Historical population
| Census | Pop. | Note | %± |
| 1830 | 258 |  | — |
| 1840 | 239 |  | −7.4% |
| 1850 | 283 |  | 18.4% |
| 1860 | 345 |  | 21.9% |
| 1870 | 350 |  | 1.4% |
| 1880 | 343 |  | −2.0% |
| 1890 | 330 |  | −3.8% |
| 1900 | 374 |  | 13.3% |
| 1910 | 399 |  | 6.7% |
| 1920 | 410 |  | 2.8% |
| 1930 | 349 |  | −14.9% |
| 1940 | 334 |  | −4.3% |
| 1950 | 228 |  | −31.7% |
| 1960 | 181 |  | −20.6% |
| 1970 | 186 |  | 2.8% |
| 1980 | 198 |  | 6.5% |
| 1990 | 189 |  | −4.5% |
| 2000 | 128 |  | −32.3% |
| 2010 | 141 |  | 10.2% |
| 2020 | 160 |  | 13.5% |
U.S. Decennial Census

===2010 census===
As of the census of 2010, there were 141 people, 70 households, and 33 families residing in the town. The population density was 44.5 PD/sqmi. There were 375 housing units at an average density of 118.3 /sqmi. The racial makeup of the town was 97.9% White, 0.7% African American, and 1.4% from two or more races. Hispanic or Latino of any race were 2.1% of the population.

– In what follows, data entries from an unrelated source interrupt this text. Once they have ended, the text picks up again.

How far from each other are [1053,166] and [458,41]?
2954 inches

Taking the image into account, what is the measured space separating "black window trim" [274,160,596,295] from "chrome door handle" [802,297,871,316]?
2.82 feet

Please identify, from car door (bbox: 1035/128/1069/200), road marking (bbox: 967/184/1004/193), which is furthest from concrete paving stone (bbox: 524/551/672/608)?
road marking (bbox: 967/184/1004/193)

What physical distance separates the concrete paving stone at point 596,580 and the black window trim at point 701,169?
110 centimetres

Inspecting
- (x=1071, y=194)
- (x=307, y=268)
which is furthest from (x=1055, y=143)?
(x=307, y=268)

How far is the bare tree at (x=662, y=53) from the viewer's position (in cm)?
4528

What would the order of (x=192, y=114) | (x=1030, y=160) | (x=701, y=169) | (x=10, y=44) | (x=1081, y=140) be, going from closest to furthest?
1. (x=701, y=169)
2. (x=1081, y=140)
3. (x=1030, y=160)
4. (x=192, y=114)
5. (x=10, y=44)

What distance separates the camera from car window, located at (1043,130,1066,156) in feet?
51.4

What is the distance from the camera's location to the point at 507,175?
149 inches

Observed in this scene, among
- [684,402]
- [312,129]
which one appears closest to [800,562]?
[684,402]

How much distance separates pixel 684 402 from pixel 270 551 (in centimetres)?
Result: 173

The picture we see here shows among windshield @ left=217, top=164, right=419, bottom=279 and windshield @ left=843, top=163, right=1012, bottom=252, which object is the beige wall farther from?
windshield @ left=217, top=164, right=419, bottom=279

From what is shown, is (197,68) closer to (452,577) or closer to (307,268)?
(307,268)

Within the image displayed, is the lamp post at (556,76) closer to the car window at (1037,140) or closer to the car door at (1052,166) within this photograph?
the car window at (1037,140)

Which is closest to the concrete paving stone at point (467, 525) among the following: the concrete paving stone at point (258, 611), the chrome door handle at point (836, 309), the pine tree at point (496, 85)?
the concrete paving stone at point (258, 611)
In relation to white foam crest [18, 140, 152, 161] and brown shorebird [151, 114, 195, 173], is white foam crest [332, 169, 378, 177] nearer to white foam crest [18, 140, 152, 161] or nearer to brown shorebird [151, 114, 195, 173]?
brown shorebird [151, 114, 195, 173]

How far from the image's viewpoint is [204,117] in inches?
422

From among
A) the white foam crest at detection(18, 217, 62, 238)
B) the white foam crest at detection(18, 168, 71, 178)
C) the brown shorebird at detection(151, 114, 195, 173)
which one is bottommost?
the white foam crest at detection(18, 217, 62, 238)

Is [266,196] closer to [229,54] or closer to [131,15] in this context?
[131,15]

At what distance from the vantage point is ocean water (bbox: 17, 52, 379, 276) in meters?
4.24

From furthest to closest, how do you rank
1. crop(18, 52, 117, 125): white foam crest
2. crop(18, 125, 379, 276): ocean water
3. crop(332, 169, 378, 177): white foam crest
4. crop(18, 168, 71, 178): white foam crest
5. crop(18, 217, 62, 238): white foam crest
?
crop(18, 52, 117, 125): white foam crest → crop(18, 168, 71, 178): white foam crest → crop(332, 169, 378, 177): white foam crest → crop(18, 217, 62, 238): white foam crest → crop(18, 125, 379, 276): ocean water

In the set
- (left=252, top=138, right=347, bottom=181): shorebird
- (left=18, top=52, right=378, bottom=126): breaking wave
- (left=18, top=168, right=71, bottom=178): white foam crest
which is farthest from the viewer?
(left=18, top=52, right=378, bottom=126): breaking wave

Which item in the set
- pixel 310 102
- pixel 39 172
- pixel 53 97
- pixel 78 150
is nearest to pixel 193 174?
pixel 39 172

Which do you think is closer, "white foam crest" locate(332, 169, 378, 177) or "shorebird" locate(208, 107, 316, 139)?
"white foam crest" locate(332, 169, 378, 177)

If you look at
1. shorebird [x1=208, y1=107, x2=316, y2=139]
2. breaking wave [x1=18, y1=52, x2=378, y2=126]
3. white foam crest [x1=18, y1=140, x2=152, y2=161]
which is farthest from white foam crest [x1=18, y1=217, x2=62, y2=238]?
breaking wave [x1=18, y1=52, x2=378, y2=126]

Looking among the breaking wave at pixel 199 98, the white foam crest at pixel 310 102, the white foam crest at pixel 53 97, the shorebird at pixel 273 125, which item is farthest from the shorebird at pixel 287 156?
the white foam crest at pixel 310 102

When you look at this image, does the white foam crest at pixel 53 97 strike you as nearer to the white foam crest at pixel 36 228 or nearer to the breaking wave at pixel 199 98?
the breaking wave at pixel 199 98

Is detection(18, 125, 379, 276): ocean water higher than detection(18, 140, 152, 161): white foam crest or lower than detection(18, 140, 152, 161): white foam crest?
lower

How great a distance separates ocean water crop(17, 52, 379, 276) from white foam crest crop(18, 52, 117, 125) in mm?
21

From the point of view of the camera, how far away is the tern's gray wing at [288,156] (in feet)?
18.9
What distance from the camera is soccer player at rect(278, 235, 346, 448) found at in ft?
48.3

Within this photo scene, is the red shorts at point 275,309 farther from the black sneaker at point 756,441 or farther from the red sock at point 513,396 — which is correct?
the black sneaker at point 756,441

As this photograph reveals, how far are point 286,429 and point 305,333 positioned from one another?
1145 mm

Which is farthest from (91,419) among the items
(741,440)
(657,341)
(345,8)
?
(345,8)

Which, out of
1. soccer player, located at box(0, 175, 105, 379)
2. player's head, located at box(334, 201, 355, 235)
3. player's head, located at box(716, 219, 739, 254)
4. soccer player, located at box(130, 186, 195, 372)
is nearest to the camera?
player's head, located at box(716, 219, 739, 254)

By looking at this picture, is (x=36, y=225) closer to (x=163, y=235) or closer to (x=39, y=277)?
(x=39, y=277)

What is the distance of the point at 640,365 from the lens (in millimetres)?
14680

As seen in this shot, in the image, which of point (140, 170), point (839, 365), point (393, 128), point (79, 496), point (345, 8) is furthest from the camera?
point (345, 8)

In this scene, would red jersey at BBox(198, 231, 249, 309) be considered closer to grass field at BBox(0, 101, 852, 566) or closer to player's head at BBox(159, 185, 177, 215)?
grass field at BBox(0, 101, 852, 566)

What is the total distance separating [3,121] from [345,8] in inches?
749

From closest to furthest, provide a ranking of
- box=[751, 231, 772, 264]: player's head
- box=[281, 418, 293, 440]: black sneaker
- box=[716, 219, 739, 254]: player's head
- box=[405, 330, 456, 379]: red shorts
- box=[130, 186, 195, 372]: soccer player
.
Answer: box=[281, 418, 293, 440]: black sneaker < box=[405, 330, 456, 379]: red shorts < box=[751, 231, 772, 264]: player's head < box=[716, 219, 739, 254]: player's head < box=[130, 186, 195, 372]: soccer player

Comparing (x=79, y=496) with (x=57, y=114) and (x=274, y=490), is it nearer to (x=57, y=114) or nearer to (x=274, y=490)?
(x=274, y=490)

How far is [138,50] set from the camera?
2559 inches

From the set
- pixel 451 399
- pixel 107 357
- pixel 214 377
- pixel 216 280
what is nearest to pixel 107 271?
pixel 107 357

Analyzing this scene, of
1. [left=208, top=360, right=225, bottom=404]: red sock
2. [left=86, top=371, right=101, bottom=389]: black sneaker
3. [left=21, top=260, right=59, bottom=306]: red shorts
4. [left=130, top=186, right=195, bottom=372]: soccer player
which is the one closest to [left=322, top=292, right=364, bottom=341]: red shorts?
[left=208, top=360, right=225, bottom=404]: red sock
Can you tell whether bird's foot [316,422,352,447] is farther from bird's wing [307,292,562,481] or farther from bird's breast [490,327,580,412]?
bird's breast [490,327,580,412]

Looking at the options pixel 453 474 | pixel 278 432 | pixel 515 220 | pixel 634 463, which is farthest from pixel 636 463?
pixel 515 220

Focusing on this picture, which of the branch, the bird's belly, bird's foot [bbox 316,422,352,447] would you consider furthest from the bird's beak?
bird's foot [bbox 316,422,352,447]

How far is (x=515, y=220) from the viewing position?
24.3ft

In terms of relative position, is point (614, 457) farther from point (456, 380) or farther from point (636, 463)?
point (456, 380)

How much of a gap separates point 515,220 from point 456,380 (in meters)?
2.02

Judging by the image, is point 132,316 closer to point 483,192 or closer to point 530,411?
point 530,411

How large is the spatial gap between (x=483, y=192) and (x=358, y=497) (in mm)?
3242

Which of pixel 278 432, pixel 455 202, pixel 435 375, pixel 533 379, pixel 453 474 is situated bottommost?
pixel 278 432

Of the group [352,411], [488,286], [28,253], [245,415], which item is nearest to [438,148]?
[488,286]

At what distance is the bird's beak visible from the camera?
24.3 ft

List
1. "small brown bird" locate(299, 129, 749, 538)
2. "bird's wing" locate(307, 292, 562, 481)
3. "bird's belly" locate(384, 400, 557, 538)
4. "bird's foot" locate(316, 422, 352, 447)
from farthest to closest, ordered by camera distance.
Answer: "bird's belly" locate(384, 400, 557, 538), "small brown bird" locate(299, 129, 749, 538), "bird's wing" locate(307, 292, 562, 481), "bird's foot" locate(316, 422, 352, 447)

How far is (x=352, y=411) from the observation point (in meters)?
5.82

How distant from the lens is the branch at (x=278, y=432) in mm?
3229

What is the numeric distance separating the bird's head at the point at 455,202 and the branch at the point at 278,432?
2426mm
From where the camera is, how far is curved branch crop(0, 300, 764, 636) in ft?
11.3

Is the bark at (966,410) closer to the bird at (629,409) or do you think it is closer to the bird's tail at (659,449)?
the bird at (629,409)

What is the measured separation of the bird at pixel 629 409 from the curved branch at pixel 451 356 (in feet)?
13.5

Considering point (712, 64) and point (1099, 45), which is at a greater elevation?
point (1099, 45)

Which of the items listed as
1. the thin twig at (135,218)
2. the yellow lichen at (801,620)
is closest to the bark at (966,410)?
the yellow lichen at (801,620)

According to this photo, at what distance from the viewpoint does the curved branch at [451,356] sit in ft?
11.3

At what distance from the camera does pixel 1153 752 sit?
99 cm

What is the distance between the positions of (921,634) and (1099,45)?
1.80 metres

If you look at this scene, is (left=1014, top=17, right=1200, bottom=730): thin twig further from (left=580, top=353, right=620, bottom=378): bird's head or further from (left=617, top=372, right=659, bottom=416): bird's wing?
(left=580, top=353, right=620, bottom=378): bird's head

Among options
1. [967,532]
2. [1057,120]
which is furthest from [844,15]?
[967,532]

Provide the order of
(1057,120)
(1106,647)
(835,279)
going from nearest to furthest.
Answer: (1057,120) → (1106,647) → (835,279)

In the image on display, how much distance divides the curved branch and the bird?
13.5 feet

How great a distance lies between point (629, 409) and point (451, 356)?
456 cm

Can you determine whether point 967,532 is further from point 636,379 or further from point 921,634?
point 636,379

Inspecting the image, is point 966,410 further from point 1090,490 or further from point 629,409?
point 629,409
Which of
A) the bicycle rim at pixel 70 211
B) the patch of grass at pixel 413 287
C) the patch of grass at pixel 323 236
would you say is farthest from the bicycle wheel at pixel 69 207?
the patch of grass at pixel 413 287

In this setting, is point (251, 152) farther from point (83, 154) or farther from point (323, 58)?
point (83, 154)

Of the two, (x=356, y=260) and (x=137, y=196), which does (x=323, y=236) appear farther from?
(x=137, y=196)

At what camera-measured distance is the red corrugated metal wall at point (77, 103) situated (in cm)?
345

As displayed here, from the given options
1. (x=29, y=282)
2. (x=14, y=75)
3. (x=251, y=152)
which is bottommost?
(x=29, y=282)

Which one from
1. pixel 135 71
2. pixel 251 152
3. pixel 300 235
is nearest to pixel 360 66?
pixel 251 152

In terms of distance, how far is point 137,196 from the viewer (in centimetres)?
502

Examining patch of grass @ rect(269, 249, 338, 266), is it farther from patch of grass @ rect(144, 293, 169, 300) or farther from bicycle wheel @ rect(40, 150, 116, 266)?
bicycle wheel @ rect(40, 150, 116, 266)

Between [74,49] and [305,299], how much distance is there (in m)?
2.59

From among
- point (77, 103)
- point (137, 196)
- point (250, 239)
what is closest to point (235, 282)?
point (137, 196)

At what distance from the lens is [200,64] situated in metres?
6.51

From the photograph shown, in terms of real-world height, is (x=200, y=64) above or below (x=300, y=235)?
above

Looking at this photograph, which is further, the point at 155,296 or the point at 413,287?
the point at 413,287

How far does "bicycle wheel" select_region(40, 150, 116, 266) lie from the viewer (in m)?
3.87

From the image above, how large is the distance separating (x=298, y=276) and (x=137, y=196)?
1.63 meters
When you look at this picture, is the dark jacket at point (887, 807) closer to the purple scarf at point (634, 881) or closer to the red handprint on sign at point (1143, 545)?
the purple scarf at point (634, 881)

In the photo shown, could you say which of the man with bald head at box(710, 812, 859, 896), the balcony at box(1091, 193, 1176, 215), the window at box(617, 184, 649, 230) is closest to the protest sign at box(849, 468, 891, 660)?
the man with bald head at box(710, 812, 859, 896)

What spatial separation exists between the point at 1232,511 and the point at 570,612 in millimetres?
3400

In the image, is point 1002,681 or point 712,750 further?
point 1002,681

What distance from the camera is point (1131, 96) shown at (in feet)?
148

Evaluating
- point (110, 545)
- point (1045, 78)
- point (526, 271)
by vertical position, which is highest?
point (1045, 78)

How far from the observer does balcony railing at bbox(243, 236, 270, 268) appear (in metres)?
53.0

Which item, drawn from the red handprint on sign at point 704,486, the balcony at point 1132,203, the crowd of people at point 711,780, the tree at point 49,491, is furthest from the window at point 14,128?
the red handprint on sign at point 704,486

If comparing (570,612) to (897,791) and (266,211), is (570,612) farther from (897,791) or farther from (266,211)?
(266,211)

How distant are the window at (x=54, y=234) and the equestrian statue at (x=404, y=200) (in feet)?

There were 70 households, of which 20.0% had children under the age of 18 living with them, 37.1% were married couples living together, 5.7% had a female householder with no husband present, 4.3% had a male householder with no wife present, and 52.9% were non-families. 42.9% of all households were made up of individuals, and 20% had someone living alone who was 65 years of age or older. The average household size was 2.01 and the average family size was 2.70.

The median age in the town was 47.7 years. 17.7% of residents were under the age of 18; 4.3% were between the ages of 18 and 24; 23.3% were from 25 to 44; 34% were from 45 to 64; and 20.6% were 65 years of age or older. The gender makeup of the town was 54.6% male and 45.4% female.

===2000 census===
As of the census of 2000, there were 128 people living year round in the Cranberry Isles. The population density of Great Cranberry Island was 40.3 people per square mile (15.6/km^{2}). There were 344 housing units at an average density of 108.4 /sqmi. The racial makeup of the town was 98.44% White, and 1.56% from two or more races.